Comme engagés, il avait Antoine Fortin et Antoine Lupien. Alors on décide de se rendre à la Baie Gillies et là on s'organise pour partir. Provencher avait un petit bateau de 22 pieds de long tout en bois brut, une chaloupe, puis un moteur d'un cylindre ; on faisait de deux milles à deux milles et demi la demie à l'heure avec ça.

Nous avions des provisions pour une semaine et, si je me rappelle bien, c'était mon beau-frère Léon Labelle qui était venu nous conduire à la Baie Gillies. Nous avions des couvertures et des provisions, mais pas de tentes de toile pour nous loger.
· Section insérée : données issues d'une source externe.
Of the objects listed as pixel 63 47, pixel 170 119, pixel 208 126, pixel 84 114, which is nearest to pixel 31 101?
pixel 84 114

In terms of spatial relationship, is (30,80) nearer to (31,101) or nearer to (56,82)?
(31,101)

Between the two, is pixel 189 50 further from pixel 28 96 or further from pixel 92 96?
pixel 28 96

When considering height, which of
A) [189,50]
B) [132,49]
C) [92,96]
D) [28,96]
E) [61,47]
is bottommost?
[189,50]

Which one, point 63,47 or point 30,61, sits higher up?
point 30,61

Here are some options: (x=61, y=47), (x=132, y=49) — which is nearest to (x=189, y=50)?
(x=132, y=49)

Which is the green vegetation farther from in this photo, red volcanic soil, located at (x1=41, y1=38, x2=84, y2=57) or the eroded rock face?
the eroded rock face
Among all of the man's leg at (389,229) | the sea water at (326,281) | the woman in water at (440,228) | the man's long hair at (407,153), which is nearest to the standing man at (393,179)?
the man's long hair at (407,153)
Rendu au dépôt, nous avons rencontré quatre frères Perron de Kirkland Lake : Alec, Édouard, Émile et Fred. Ils étaient avec un nommé Richardson, ingénieur minier. Ils étaient en frais de tâcher de retaper un navire, le Swallow, un bateau à gazoline qui avait passé l'hiver sous la glace ; à peine quatre pieds de hauteur en dépassaient. Ils espéraient réparer l'engin et s'en servir pour monter, mais ils n'avaient pas réussi. Après avoir tout sorti de l'eau, fait sécher et travaillé l'engin, ils se sont aperçus que l'eau avait complètement tout ruiné.
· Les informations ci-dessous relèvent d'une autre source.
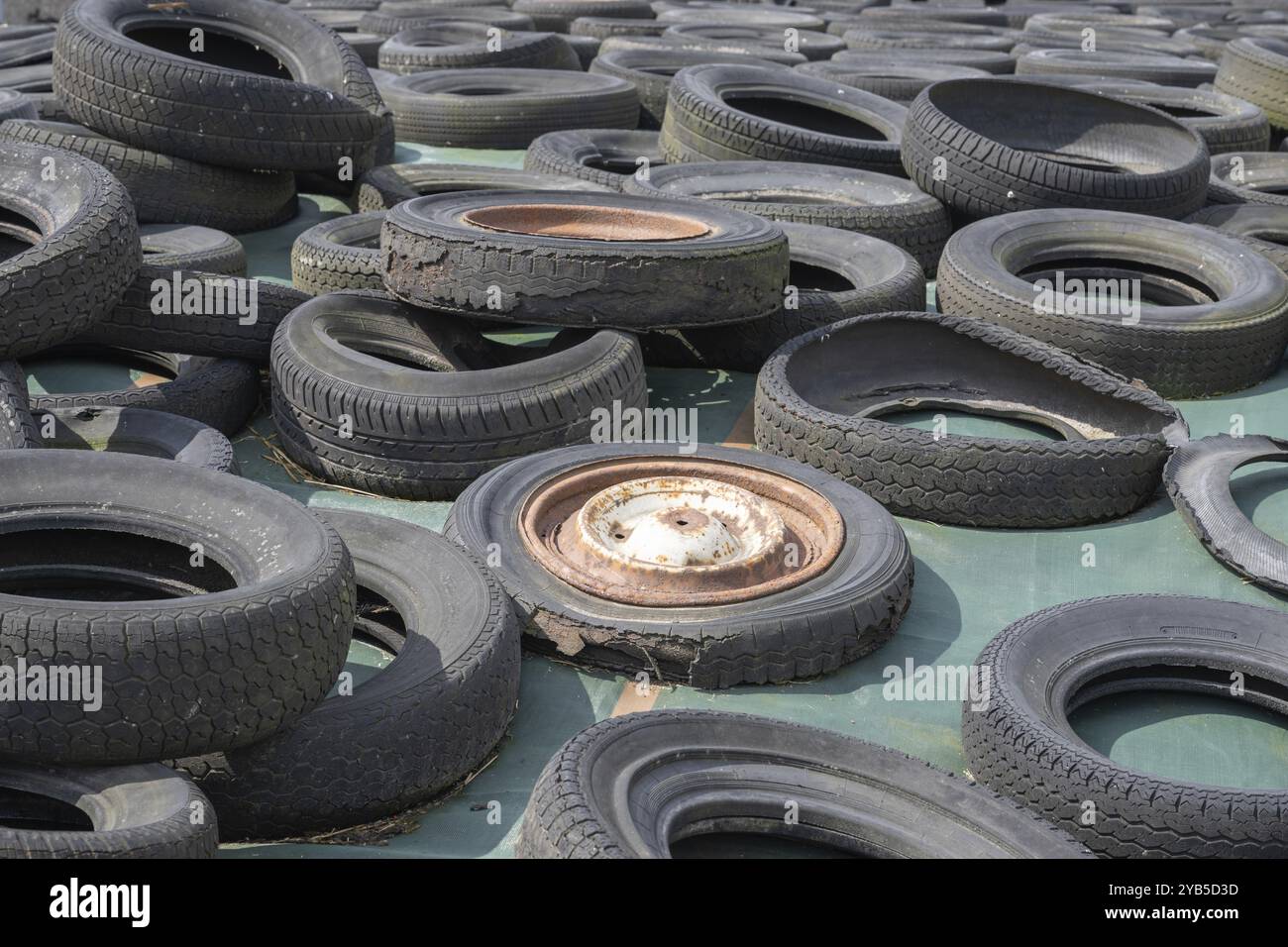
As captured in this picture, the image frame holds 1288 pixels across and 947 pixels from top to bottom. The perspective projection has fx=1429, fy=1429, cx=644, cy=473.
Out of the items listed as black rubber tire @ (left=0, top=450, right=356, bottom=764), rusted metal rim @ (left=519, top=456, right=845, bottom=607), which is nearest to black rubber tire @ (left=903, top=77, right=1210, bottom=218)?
rusted metal rim @ (left=519, top=456, right=845, bottom=607)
Ils avaient deux canots pour eux cinq, mais ils étaient à l'aviron. Ils avaient tout ce qu'il fallait pour coucher et manger pour plus d'une semaine. Richardson, voyant que nous étions désireux de nous rendre dans les Hautes Terres, nous dit : « Si vous pouvez monter, rendez-vous au lac Dufault et vous pourrez commencer à travailler en arrivant ; vous serez tout de suite sur la feuille de paie. »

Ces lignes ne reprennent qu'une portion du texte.